begin MATERIAL FOR THIS EXERCISE

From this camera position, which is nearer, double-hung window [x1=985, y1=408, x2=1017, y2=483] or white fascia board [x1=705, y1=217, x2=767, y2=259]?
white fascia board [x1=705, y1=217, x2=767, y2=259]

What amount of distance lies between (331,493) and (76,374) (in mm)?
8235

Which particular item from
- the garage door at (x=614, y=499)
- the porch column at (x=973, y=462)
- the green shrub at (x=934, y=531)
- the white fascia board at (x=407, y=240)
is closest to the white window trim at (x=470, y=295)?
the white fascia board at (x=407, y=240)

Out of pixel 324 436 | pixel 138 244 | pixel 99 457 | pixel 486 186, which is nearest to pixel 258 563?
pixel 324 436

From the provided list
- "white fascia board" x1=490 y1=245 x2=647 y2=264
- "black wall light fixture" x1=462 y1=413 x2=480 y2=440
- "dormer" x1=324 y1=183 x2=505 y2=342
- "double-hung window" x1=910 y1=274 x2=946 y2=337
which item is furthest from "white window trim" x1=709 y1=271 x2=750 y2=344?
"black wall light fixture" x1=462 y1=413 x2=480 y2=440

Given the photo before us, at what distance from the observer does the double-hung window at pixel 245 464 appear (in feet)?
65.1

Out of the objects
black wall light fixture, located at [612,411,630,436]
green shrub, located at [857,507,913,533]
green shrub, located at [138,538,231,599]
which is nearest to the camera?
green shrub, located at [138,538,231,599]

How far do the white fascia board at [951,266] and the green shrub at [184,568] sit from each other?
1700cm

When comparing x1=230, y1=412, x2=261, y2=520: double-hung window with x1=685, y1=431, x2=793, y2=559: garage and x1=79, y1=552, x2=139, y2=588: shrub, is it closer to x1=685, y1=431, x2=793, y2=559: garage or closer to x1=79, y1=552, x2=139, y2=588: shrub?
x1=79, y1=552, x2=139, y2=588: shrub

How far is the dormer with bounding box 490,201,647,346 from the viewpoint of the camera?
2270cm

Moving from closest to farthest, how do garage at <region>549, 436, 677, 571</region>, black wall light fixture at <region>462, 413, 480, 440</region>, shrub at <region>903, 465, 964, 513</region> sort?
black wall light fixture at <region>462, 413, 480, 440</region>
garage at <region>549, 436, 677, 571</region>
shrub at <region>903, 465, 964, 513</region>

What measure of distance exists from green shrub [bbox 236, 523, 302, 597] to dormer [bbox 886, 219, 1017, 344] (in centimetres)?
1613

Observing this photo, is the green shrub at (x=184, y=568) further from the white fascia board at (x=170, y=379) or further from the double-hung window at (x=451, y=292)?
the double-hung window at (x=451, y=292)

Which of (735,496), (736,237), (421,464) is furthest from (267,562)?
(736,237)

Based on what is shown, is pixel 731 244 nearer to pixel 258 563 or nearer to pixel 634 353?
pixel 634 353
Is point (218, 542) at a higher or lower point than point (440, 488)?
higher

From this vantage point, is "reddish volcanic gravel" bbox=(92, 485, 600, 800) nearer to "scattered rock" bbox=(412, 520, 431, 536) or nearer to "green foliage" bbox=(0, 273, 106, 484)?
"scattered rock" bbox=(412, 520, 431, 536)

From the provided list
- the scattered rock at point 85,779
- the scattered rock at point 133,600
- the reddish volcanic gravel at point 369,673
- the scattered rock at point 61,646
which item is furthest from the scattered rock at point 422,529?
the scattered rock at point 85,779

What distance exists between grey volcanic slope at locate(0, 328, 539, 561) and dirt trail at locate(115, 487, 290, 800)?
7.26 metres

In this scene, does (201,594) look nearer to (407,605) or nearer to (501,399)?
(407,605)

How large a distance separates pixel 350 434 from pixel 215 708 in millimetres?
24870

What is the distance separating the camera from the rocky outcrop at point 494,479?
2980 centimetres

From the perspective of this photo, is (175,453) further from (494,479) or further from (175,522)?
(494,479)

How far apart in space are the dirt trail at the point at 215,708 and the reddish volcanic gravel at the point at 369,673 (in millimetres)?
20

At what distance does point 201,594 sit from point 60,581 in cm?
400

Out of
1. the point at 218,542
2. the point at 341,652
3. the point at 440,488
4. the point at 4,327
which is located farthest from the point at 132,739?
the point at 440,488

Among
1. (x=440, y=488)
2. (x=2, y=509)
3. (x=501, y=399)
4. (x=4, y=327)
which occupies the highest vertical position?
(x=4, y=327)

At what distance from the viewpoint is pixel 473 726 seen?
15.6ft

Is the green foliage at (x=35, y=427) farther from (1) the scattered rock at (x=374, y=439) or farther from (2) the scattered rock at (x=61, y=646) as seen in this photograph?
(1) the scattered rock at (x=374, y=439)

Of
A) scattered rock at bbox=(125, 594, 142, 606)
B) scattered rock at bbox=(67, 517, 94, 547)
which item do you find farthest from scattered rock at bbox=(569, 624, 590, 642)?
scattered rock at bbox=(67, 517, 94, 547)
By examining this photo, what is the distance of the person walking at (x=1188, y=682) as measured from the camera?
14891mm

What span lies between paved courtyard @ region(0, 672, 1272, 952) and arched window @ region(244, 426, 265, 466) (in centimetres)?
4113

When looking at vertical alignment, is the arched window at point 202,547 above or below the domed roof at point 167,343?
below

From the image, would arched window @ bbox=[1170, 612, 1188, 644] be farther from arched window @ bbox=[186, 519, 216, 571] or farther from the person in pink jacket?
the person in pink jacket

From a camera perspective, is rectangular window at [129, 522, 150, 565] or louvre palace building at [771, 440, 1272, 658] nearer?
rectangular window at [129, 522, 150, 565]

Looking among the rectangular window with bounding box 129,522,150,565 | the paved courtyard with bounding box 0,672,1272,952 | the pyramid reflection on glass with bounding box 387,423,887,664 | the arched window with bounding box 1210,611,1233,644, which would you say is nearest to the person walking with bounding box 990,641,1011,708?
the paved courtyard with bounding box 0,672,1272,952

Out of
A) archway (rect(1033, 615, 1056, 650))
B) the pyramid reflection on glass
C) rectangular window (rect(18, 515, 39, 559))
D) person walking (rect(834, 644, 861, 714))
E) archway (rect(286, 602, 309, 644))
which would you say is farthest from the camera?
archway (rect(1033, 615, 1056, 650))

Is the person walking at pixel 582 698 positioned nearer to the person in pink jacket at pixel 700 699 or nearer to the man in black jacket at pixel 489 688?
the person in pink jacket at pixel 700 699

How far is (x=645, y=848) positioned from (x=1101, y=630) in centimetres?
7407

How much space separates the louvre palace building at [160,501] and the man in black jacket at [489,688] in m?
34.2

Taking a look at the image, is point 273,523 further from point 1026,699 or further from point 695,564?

end MATERIAL FOR THIS EXERCISE

WRITTEN TASK »
Counting case-sensitively, how many of the lines above include the string "rectangular"? Reply with the number alone.

ANSWER »
4